### AIM OF THE TASK
Update the lines from the one containing "What is the distance separating" through the end of the lines by replacing "black winter coat" with "dark winter coat", keeping everything else unchanged. Give only those lines.

### DATA SHOWN
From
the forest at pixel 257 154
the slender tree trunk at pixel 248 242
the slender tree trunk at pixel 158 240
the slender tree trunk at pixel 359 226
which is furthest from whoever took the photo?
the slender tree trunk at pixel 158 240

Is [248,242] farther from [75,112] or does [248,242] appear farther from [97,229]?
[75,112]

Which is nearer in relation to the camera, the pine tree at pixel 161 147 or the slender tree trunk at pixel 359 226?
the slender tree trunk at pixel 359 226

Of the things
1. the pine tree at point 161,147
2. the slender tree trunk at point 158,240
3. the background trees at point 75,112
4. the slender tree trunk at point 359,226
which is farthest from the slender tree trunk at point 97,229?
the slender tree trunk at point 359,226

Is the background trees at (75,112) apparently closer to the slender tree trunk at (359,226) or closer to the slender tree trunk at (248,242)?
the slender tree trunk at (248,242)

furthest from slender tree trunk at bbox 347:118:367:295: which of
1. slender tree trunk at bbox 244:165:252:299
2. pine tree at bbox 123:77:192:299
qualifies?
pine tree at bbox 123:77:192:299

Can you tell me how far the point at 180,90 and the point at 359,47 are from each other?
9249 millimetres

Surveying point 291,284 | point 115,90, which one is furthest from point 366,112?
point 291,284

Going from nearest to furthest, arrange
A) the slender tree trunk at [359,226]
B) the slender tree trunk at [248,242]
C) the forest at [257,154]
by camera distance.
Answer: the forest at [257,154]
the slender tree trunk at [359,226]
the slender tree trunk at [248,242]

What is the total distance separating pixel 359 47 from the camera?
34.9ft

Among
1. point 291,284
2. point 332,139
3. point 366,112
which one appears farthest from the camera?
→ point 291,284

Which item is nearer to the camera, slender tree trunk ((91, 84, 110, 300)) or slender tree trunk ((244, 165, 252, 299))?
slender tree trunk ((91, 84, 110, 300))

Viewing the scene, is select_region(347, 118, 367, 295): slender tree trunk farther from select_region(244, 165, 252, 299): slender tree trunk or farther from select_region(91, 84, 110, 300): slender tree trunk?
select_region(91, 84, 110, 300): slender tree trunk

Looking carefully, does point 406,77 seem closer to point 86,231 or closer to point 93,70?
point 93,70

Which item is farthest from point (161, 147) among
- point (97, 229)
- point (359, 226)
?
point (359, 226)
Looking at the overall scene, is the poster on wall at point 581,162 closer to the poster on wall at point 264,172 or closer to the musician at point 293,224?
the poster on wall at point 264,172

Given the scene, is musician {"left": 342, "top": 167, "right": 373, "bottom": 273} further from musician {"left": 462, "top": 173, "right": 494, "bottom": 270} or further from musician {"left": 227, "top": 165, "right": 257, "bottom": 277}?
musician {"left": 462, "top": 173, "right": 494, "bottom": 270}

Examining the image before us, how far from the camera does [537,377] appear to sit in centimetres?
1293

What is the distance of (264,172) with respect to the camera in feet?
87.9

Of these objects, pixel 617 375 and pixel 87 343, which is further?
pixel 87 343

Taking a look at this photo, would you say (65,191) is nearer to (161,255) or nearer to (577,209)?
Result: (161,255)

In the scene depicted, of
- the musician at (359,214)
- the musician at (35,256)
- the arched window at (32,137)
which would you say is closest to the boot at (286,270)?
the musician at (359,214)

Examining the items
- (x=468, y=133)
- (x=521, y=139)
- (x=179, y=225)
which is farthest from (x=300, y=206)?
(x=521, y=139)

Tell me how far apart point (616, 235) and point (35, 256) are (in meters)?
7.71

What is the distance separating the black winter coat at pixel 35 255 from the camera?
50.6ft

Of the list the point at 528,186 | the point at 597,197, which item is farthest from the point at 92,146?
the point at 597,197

### TASK OUTPUT
What is the distance separating the dark winter coat at pixel 35 255 from the camera?
50.6ft

Of the list the point at 528,186 | the point at 597,197, which item is farthest from the point at 92,146?
the point at 597,197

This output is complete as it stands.